▸ Extracted text:
=====

The groups say in a friend of the court, or amicus, brief that the selection criteria for the internship do not include race or ethnicity and that application materials do not limit entry to any race or ethnicity.

The selection process is entirely race- and ethnicity-neutral, the groups say in the brief. The groups oppose Blum’s request for a preliminary injunction suspending the internship program. A hearing is set for April 8.

Blum, president of the American Alliance for Equal Rights, sued the director of the yet-to-be-built American Museum of the National Latino last month. He has alleged the program is unconstitutional because it is “not equally open to non-Latinos.” Blum won the legal case that effectively ended affirmative action.

Blum did not immediately reply to a request for comment.

The groups said Blum is asking that the equal protection clause, part of the 14th Amendment, be used “as a bludgeon to deter equal opportunity.” The equal protection clause, which guarantees “equal protection under the law,” has been the basis for court rulings that prohibit discrimination, such as the landmark desegregation case Brown v. Board of Education.

In addition, the organizations said Blum fails to understand Latino identity and ignores historical “under-inclusion” of Latinos in the American workforce.

“This lawsuit attacks efforts to remedy racial discrimination and is part of an assault on civil rights progress,” Katy Youker, director of the Economic Justice Project of the Lawyers’ Committee for Civil Rights Under Law, said in a news release issued Friday.

=====

▸ Requirement:
Continue the news report on the lawsuit over the Latino museum internship, picking up after its final sentence.

▸ Information supplied:
=====

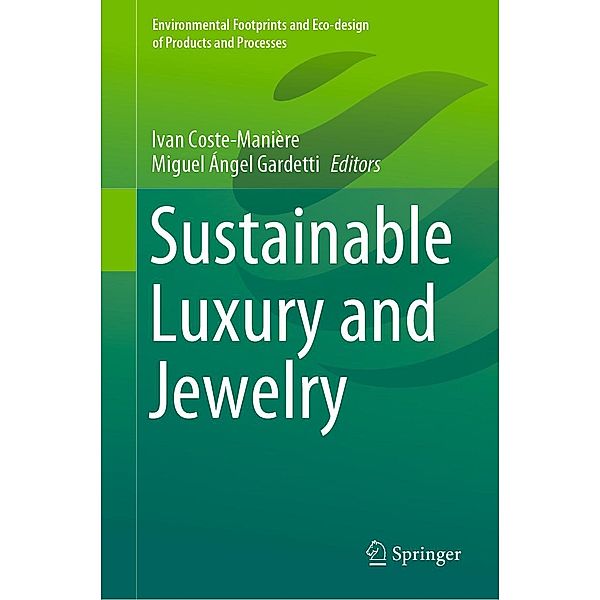Sustainable Luxury and Jewelry / Environmental Footprints and Eco-design of Products and Processes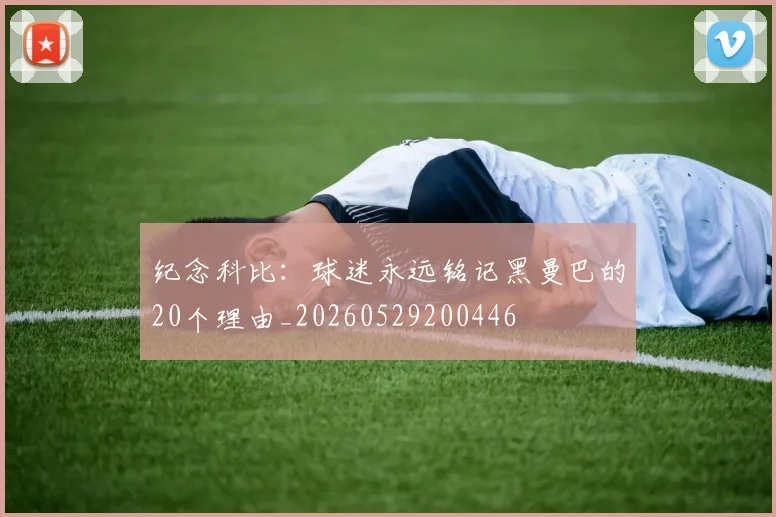 纪念科比：球迷永远铭记黑曼巴的20个理由_20260529200446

=====

▸ Answer to the problem:
Blum had said in his lawsuit that in two classes of interns hired in 2022 and 2023, no one had identified as Black, Asian or white and that in those two years, at least 25, or nearly 90%, had identified as Latino. He said no intern identified as non-Latino.

But in their brief, the Latino and civil rights groups noted that Latinos are racially, ethnically and socioeconomically diverse.

“Many are Indigenous, others are of African ancestry, and many are not. Many speak Spanish, and many others don’t,” said Francisca Fajana, director of racial justice strategy at LatinoJustice PRLDEF.

The groups, citing federal documents, say Latinos are about 5% of the total Smithsonian workforce of over 6,300 employees.

“What we do know for a fact is that unequal educational opportunities for Latinos endure. The Latino Museum equips students with technical knowledge and skills to enter and succeed in the museum workforce,” Fajana said.

The brief was also filed by the Washington Lawyers’ Committee for Civil Rights and Urban Affairs on behalf of the Afro Latino Forum, ASPIRA National and the Hispanic Federation.